Signage is the biggest obstacle to the timely rollout of new products in fast food restaurants, Leeman says, and digital menu boards could help resolve that.

Digital menus are typically LCD or plasma displays that combine video images with live menus that can be updated from a central location. Likewise, digital paper -- electronically updatable displays that retain the image even after power is turned off -- could allow for rapid wireless updates of window signage. The problem, Leeman says, is that digital displays are still a major capital expense, although prices are continuing to drop.
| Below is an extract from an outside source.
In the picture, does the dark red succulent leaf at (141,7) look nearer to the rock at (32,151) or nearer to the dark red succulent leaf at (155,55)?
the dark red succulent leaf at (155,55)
As the technology becomes more economical, it will be possible to use digital signage not just to keep all stores up to date but also to respond quickly to changes in the marketplace. For example, integrated systems in the store could vary pricing after the lunchtime rush hour based on how many salads are left over.

Domino's Pizza Inc. in Ann Arbor, Mich., is experimenting with digital displays that present order status to customers who come in to pick up their food. CIO Chris McGlouthlin is also investigating the use of GPS technology for the delivery staff. But for now, he says, stores will continue to rely on paper maps printed using Microsoft Corp.'s MapPoint software.

The mobile Web has perhaps the greatest potential to disrupt traditional fast food restaurant business models. While Domino's and some restaurants already offer Web-based ordering with local pickup, the mobile Web takes that a step further. "Whatever you have on your hip, you'll be using it to order and pay for your food," says I3 Consulting's Bigari.

In the future, it may be possible to order and pay with your wireless handheld or Web-enabled cell phone, and restaurants may use location-based services to estimate your travel time and make sure your food is hot when you arrive, says Bigari.

Technology innovations may have another impact as well. With automated payment and ordering systems inside the restaurant, at the drive-through and over the Web, "you could literally bury a kitchen" in orders, he says. The fundamental design of restaurants will need to change. But that, says Bigari, is a good problem to have.

Sidebar: Keeping tabs on diners

Fatz Café, a chain of 35 restaurants based in Taylors, S.C., has tested wireless technology from ESP Systems Inc. in an effort to improve customer service and turn tables over faster.

The system includes a wireless hub at each table that monitors table status (available, occupied, ready for busing, etc.) and alerts staffers. It also lets customers call their server at any time -- "before they get frustrated," says CEO Steve Bruce.

But the system is designed to help ensure that diners never need to press the call button. It communicates with a base unit at the host station as well as with servers and staffers, who wear small wireless devices about the size of a watch. Servers are notified when a customer has been seated and when food or drinks are ready to serve. Bruce says that tables turn over 10 percent faster in the two pilot restaurants and that customer experience has improved.

Bruce also experimented with a wireless payment system from VeriFone Inc. that responds to customer fears of identity theft. It allows customers to swipe credit or debit cards and pay their bills at the table without letting the cards out of their sight. The device also saves the server two trips to the table, Bruce says.